Stated exercise – Which lines in the items below contain the word "peak"? List each of those lines in full.

Provided records –
**********

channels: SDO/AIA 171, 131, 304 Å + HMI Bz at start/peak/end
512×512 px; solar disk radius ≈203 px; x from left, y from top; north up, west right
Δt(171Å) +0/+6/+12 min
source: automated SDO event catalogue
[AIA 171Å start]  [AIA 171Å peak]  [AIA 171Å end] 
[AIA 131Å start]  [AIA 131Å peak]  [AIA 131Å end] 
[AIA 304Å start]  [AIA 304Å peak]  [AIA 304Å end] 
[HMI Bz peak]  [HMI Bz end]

**********

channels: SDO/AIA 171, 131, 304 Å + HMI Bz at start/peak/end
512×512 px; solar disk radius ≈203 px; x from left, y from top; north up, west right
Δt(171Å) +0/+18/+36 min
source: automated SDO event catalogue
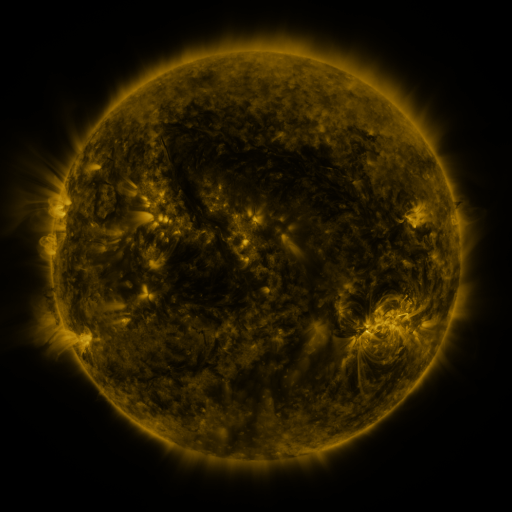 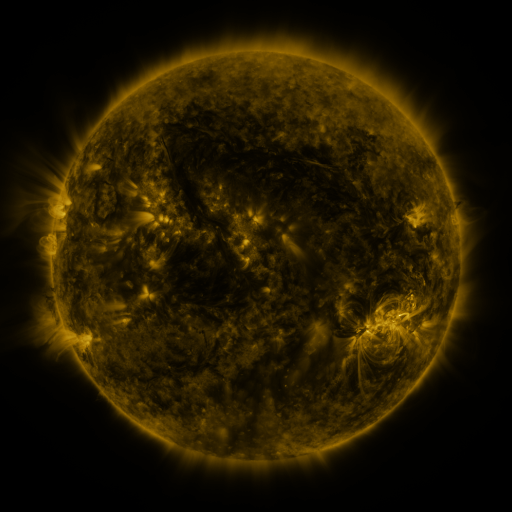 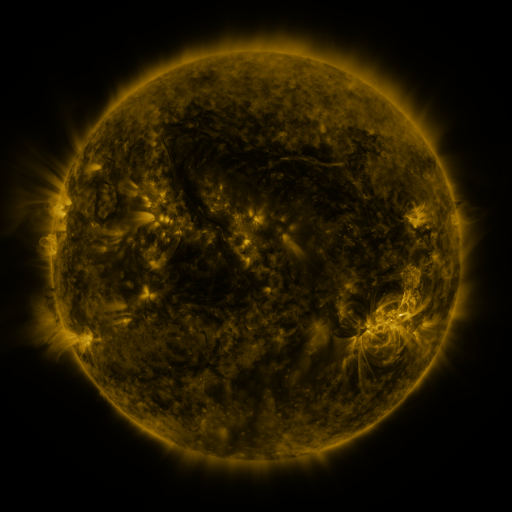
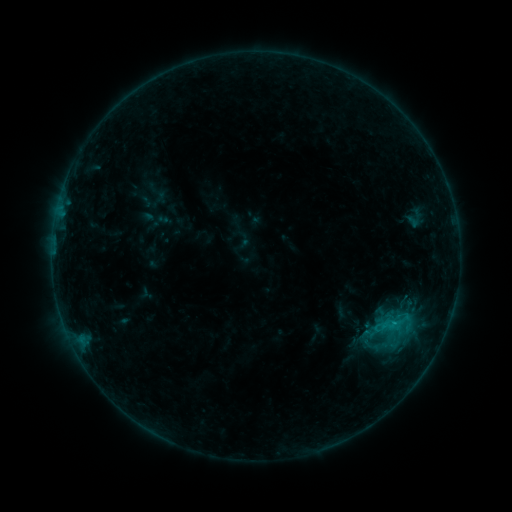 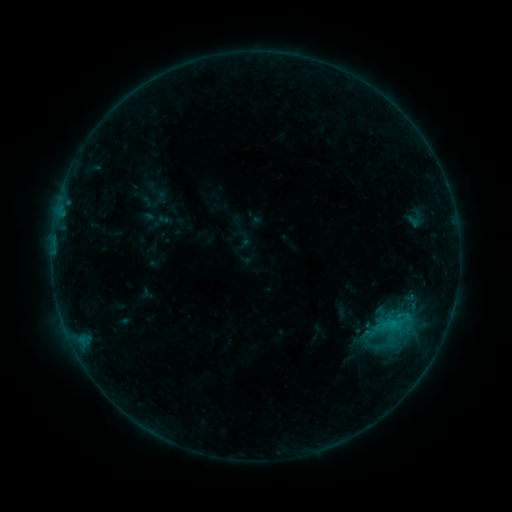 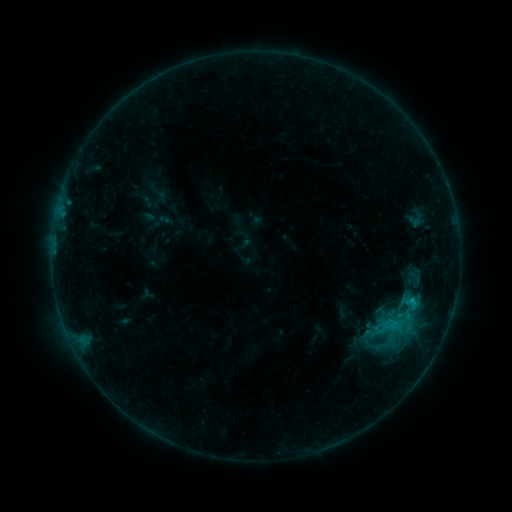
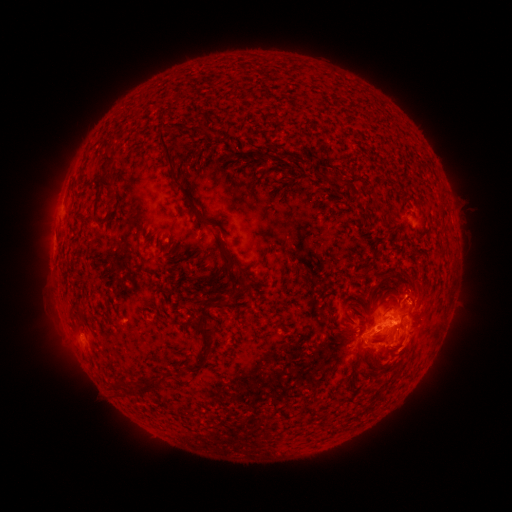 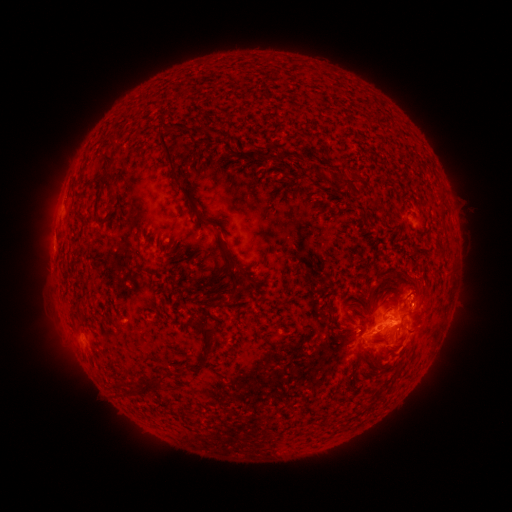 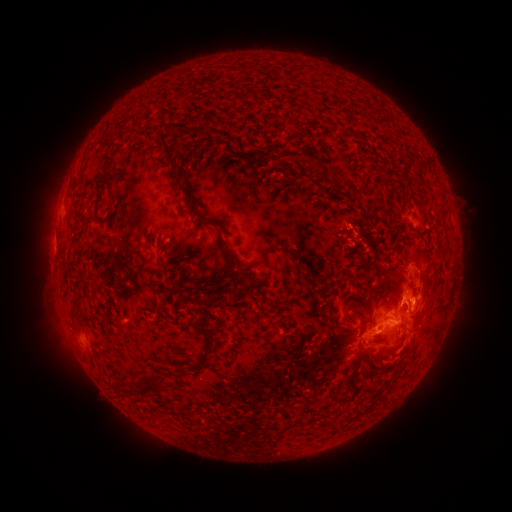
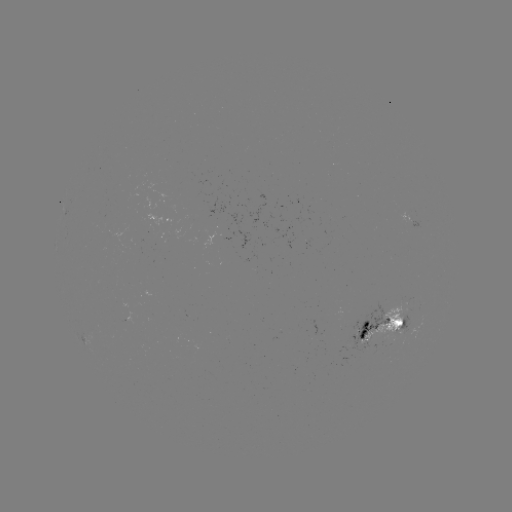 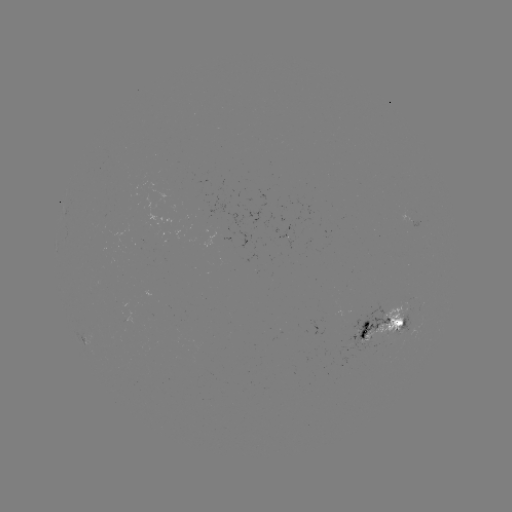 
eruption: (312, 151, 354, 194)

**********

Solution –
channels: SDO/AIA 171, 131, 304 Å + HMI Bz at start/peak/end
[AIA 171Å start]  [AIA 171Å peak]  [AIA 171Å end] 
[AIA 131Å start]  [AIA 131Å peak]  [AIA 131Å end] 
[AIA 304Å start]  [AIA 304Å peak]  [AIA 304Å end] 
[HMI Bz peak]  [HMI Bz end]
channels: SDO/AIA 171, 131, 304 Å + HMI Bz at start/peak/end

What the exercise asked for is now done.